Carrying On King’s Work

By Allison Fletcher Acosta

At the time of his death in 1968, Dr. King was engaged in preparations for a Poor People’s Campaign that aimed to bring thousands of unemployed and working poor people to Washington, DC. At that time, the unemployment rate was 4% and fewer than 13% of Americans were living in poverty. Today, the unemployment rate is 9.4% and 14.3% live in poverty.

On the day he was assassinated, Dr. King was in Memphis supporting a strike of 1,300 black sanitation workers who walked off the job protesting years of discrimination, low or no pay, and dangerous working conditions. The workers sought union representation with the American Federation of State, County, and Municipal Employees (AFSCME), but the mayor’s office did not want to recognize the existence of public unions.
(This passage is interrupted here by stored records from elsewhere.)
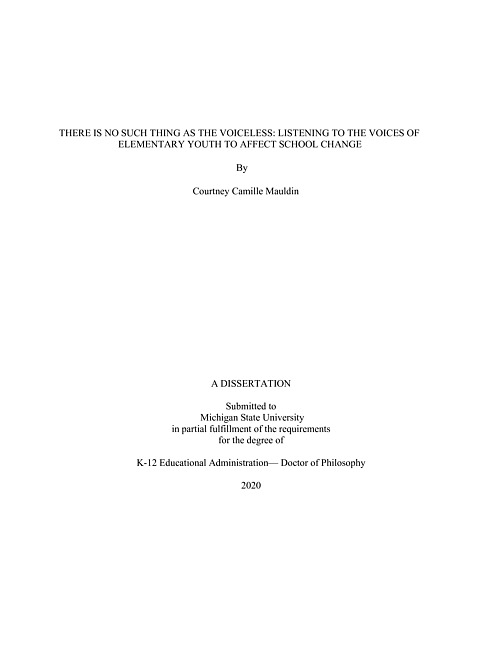 THERE IS NO SUCH THING AS THE VOICELESS: LISTENING TO THE VOICES OF ELEMENTARY YOUTH TO AFFECT SCHOOL CHANGE

By

Courtney Camille Mauldin

A DISSERTATION

Submitted to
Michigan State University
in partial fulfillment of the requirements
for the degree of

K-12 Educational Administration— Doctor of Philosophy

2020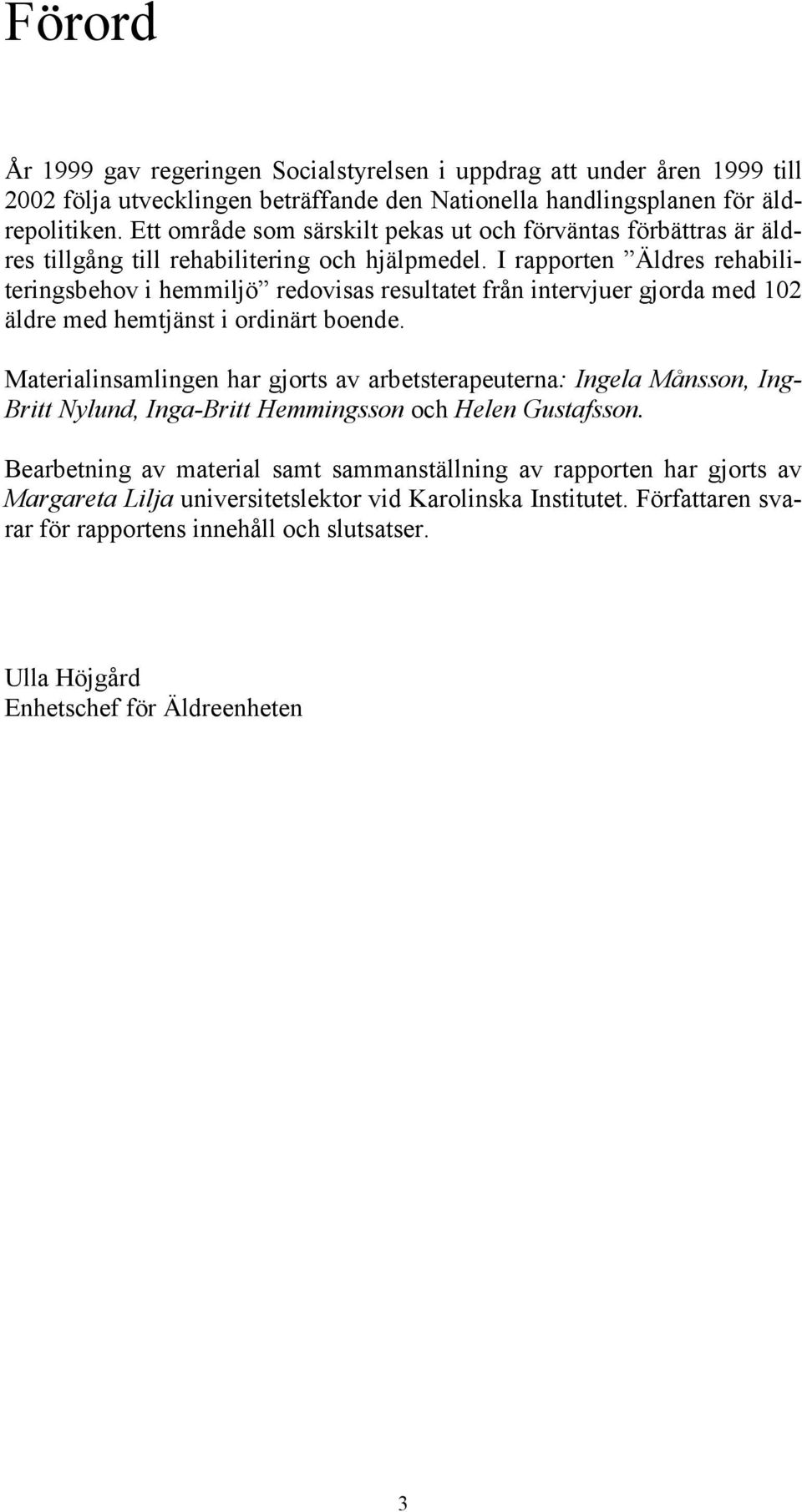 Förord

År 1999 gav regeringen Socialstyrelsen i uppdrag att under åren 1999 till 2002 följa utvecklingen beträffande den Nationella handlingsplanen för äldrepolitiken. Ett område som särskilt pekas ut och förväntas förbättras är äldres tillgång till rehabilitering och hjälpmedel. I rapporten ”Äldres rehabiliteringsbehov i hemmiljö” redovisas resultatet från intervjuer gjorda med 102 äldre med hemtjänst i ordinärt boende.

Materialinsamlingen har gjorts av arbetsterapeuterna: Ingela Månsson, Ing-Britt Nylund, Inga-Britt Hemmingsson och Helen Gustafsson.

Bearbetning av material samt sammanställning av rapporten har gjorts av Margareta Lilja universitetslektor vid Karolinska Institutet. Författaren svarar för rapportens innehåll och slutsatser.

Ulla Höjgård
Enhetschef för Äldreenheten

3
The sanitation workers won their struggle for respect and dignity on the job shortly after King’s death. Today, Memphis sanitation workers face layoffs and cuts to their overtime and pensions.

Across the country, conservatives are pushing a corporate agenda that seeks to shift the blame for high unemployment and rising poverty levels away from their allies on Wall Street who are bringing record profits. The corporate bogeymen: unions and public workers.

In Ohio, Governor Kasich is threatening to take away the right of all of the state’s public employees to form unions. In New York, Governor Cuomo has said he wants to lay off 12,000 workers by the year’s end. In states across the country, including Indiana, Missouri, Michigan, Maine, Pennsylvania, corporate interests are trying to pass Right-to-Work-for-Less laws with the goal of keeping unions out of the workplace. This is the same Jim Crow-style legislation that has kept southern workers on the bottom of every national “standard of living” list since the civil rights era. Rather than holding Wall Street accountable for the financial misdeeds that caused the economic crisis, politicians want to balance their budgets on the backs of workers.

Speaking in 1961, Dr. King warned that we should not be misled by these deceitful rallying cries:

In our glorious fight for civil rights, we must guard against being fooled by false slogans, such as ‘right to work.’ It is a law to rob us of our civil rights and job rights… Its purpose is to destroy labor unions and the freedom of collective bargaining by which unions have improved wages and working conditions of everyone. Wherever these laws have been passed, wages are lower, job opportunities are fewer and there are no civil rights. We do not intend to let them do this to us. We demand this fraud be stopped.

Indeed, the attacks on unions and public workers are a scam that we must expose and stop. Workers are not to blame for high unemployment or rising poverty rates – Wall Street is. They’ve spent decades changing the rules of the game in their favor. It’s up to working people to take back control over our livelihoods. In Dr. King’s words, “Our nettlesome task is to discover how to organize our strength into compelling power.”